The race for the Turkish presidency has turned into a must watch for those interested in the spread of Islamic fundamentalism. The pro-Islamist PM Recep Tayyip Erdogan was originally considered to be the front runner, but a new candidate Abdullah Gul, who is touted to be more secular by his supporters, has emerged and is expected to be elected May 9th in the third round of elections.
The issue that has everyone in Turkey up in arms is that both candidates started their political lives the same way—in the first pro-Islamic party in Turkish history, the Welfare Party, which was banned by the country’s courts after one year of existence. In addition both men’s wives wear headscarves, a very touchy issue in Turkey.
These two candidates have put the Turkish army on high alert. The army and the ruling elite view themselves as the guardians of the legacy of the reforms of Mustafa Kemal Ataturk and the army has not been afraid to actively protect that legacy. They have led coups in 1960, 1971, 1980 and forced a pro-Islamist prime minister from office in 1997. Seeing as how there was a massive rally in Ankara to support secularism it seems unlikely that if the army decides to intervene in the Turkish political process a significant portion of the population would not be overly offended.

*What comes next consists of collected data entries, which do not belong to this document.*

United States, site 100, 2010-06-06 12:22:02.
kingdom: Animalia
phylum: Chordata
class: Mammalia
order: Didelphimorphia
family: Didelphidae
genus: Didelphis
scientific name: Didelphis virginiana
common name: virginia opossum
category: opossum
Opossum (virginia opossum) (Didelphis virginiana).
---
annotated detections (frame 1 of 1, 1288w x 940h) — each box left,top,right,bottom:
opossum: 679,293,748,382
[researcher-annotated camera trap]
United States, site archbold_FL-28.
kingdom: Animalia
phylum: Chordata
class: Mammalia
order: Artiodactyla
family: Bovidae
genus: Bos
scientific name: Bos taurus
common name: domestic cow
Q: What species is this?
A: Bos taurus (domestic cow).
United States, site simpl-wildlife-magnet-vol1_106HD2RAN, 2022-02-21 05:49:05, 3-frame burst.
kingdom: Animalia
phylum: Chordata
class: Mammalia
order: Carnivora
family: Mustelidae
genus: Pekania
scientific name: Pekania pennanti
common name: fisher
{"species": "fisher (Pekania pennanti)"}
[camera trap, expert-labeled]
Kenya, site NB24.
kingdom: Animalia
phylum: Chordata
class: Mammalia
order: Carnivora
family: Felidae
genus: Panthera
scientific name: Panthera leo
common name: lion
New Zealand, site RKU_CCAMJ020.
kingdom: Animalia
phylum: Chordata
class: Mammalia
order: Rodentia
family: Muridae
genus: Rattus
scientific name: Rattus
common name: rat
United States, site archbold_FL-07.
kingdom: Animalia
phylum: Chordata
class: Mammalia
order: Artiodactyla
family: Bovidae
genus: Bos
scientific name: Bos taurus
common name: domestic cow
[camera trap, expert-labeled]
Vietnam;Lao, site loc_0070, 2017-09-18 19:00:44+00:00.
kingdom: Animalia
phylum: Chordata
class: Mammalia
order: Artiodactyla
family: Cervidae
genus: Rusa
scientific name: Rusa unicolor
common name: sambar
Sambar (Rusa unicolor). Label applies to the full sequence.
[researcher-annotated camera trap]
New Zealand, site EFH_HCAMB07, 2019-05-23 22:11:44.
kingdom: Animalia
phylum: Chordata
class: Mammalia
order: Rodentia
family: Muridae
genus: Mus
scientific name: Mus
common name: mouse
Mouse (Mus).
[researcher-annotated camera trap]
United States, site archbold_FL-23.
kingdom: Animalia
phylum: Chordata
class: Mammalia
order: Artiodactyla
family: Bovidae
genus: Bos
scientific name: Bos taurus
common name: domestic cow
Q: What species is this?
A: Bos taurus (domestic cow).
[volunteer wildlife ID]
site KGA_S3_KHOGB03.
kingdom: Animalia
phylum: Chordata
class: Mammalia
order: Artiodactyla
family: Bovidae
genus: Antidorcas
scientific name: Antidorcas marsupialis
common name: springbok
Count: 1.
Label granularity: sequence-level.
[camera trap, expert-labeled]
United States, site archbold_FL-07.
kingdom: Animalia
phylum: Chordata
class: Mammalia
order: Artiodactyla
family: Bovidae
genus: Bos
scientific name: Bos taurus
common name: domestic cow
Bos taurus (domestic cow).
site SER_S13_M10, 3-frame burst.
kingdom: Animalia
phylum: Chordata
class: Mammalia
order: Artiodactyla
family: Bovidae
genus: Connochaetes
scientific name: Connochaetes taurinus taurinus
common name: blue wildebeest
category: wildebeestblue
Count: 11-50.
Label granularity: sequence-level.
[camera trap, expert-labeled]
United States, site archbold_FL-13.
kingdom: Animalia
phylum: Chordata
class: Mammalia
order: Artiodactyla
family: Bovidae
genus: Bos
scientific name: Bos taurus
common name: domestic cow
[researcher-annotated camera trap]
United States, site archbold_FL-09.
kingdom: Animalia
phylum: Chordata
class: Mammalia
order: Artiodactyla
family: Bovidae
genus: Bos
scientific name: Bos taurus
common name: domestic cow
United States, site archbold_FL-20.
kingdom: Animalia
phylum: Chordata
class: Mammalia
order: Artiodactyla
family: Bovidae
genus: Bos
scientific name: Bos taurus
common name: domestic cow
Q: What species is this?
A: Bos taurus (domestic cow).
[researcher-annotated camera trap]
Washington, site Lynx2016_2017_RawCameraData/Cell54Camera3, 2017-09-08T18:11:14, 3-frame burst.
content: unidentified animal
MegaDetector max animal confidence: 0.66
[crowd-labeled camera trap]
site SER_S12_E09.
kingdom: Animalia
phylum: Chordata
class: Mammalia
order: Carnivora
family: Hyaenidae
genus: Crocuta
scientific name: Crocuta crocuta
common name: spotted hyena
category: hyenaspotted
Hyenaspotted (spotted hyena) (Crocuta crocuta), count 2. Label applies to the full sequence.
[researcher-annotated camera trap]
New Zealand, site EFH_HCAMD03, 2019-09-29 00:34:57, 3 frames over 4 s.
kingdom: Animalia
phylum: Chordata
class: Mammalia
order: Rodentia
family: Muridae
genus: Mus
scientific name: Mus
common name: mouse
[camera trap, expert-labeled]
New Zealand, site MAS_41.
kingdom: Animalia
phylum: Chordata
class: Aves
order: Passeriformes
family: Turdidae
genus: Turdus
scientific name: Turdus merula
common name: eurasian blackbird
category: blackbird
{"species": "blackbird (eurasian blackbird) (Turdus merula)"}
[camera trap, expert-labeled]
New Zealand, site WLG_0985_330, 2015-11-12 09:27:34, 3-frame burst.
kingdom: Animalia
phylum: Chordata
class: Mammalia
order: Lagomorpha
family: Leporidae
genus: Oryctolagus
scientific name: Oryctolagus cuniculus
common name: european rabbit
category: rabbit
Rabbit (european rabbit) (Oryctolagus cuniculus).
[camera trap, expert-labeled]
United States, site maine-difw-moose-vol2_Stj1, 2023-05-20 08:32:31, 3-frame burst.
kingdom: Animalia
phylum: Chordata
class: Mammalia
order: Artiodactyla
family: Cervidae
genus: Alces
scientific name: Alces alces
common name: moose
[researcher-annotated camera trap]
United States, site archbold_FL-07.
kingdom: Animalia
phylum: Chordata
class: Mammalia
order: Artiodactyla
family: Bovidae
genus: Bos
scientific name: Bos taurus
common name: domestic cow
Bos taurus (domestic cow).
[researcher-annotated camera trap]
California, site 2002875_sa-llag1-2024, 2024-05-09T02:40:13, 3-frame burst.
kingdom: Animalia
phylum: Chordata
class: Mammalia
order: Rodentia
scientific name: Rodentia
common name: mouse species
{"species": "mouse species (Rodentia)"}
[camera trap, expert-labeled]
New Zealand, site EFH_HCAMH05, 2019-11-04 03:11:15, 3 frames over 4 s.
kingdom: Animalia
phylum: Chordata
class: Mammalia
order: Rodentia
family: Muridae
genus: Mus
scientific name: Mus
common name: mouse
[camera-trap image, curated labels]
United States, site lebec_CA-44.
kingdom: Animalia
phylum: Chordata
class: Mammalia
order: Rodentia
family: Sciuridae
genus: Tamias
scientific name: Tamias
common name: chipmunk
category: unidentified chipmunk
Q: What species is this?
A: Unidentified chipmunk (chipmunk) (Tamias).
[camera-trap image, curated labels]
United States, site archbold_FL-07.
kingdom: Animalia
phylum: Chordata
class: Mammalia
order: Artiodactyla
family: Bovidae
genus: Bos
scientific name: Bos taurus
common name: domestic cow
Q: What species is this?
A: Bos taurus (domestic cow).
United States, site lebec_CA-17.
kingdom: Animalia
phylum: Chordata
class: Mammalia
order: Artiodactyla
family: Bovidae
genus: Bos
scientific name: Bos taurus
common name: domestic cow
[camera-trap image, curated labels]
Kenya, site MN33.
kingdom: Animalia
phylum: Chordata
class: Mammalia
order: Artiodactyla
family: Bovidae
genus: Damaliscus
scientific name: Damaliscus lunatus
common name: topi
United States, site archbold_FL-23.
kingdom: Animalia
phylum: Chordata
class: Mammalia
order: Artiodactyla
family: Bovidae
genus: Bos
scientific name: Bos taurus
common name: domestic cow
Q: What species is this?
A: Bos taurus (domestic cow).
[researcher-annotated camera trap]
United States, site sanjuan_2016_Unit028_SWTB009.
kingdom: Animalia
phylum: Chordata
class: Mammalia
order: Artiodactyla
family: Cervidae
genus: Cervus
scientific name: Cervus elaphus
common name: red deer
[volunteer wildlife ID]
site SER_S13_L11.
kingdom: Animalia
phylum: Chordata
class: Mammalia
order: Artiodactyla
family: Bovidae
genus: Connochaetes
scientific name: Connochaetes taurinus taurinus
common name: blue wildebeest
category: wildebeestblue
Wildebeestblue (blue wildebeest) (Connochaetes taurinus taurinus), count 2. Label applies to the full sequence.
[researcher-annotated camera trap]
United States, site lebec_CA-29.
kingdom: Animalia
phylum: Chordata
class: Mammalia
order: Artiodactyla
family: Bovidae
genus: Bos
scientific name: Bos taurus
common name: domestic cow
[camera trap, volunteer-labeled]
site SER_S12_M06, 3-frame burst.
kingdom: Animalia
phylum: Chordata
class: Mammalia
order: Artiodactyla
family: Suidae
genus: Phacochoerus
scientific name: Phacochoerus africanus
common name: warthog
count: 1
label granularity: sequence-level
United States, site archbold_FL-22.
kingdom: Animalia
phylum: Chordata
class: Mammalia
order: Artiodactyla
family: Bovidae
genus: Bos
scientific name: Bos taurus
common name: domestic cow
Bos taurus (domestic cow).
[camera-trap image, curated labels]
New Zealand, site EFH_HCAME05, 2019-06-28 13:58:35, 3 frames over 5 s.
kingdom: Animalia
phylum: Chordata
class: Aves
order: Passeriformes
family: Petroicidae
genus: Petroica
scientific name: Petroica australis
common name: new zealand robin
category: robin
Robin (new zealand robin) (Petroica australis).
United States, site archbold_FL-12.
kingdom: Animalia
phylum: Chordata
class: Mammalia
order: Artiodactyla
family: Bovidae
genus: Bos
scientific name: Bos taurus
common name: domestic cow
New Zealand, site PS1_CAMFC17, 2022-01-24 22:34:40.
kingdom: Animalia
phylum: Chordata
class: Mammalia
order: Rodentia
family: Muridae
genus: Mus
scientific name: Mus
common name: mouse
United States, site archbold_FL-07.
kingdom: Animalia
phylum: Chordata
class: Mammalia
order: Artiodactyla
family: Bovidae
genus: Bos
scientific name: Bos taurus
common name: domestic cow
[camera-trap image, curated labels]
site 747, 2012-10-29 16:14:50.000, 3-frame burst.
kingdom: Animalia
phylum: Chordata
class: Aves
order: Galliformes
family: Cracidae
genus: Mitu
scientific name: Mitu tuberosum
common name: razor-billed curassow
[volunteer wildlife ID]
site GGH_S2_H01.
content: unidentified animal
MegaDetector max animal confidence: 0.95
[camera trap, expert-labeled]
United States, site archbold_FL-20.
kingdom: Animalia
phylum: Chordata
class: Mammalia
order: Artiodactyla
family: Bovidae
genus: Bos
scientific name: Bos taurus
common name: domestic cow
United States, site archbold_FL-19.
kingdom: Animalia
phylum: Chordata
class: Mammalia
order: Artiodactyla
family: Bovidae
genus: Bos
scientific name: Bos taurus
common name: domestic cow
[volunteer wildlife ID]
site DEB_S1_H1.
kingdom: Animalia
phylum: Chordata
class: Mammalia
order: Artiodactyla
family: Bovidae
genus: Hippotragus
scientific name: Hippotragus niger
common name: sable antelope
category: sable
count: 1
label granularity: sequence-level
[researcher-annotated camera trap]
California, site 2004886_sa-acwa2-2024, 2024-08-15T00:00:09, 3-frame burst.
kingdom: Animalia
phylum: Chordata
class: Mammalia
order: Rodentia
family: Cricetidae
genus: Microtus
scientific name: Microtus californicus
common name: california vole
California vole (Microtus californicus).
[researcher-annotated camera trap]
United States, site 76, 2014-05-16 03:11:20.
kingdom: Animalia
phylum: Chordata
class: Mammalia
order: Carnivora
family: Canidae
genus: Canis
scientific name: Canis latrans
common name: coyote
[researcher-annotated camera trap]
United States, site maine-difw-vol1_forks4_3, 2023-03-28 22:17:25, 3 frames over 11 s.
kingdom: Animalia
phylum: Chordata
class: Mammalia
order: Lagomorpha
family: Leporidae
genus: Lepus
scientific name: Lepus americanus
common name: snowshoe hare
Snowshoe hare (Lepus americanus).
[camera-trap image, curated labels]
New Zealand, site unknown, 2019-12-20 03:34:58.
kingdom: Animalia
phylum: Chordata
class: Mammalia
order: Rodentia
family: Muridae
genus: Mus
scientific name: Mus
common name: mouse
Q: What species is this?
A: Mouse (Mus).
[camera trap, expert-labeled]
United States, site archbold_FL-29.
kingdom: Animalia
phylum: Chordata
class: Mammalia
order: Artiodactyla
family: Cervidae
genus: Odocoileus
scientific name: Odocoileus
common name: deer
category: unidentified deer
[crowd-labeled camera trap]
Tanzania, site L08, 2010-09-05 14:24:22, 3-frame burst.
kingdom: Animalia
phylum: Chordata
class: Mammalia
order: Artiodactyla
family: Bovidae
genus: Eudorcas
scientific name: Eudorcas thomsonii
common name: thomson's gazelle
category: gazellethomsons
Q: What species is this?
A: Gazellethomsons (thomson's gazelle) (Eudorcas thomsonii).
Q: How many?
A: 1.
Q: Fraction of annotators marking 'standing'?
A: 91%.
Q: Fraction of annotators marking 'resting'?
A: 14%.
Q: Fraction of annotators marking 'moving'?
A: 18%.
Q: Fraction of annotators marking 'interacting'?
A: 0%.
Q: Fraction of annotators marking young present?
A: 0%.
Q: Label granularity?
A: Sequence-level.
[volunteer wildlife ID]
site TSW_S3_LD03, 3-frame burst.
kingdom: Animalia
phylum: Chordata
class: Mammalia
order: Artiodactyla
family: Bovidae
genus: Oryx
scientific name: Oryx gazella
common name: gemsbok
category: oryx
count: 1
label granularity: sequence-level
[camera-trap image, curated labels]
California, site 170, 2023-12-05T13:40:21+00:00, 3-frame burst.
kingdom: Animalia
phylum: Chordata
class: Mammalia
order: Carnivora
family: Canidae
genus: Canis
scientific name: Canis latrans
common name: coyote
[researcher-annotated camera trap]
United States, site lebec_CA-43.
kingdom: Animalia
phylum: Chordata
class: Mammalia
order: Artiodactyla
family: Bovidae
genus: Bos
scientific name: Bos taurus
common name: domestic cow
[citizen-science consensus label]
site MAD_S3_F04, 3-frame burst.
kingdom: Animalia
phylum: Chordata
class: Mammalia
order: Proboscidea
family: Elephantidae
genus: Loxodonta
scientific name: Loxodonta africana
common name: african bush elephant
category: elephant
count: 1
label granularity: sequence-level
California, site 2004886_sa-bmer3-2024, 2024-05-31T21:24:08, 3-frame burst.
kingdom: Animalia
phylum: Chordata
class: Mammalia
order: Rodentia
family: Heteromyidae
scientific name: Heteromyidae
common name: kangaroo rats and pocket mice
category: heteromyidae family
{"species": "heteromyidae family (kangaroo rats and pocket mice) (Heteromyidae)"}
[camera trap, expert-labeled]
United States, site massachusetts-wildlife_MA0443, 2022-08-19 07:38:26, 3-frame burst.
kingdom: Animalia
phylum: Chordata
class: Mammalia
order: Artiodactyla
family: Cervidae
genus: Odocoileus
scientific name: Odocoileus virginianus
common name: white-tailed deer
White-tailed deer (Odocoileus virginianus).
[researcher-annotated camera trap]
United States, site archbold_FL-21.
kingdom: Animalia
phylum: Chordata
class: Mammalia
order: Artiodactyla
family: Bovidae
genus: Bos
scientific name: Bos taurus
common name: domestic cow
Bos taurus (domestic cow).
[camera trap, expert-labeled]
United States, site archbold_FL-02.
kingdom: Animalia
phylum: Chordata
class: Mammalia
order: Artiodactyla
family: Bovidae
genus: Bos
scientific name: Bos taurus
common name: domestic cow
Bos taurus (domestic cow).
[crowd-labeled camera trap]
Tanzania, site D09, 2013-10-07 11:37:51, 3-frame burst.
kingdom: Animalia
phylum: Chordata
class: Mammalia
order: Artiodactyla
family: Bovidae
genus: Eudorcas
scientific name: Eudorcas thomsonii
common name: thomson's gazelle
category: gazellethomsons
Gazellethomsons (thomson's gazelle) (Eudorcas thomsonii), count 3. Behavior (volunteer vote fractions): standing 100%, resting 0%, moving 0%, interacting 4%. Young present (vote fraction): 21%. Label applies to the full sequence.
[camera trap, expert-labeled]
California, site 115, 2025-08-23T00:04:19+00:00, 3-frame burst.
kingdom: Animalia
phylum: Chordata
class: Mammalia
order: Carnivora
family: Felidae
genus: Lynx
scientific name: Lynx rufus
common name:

The election of an Islamist president could have other far reaching consequences. For example Turkey has long wanted to be a member of the EU and has made several reforms, such as banning the death penalty, totally to please the EU. If the army does not intervene it will be interesting to see if either man does use the power of the presidency to push forward Islamist ideals and what the reaction of the EU will be. But if the army does intervene (and I am purely playing the devil's advocate here) would that be a red flag to Islamist terrorists causing Turkey to become a more attractive target?
If nothing more this issue could turn into a case study of whether secularism in the Middle East can survive without an army or other body to actively protect it. Typically cults of personality are really bad things creating demigods and pseudo-religions. In Turkey’s case however the “Cult of Ataturk” might be the only way for secularism to survive.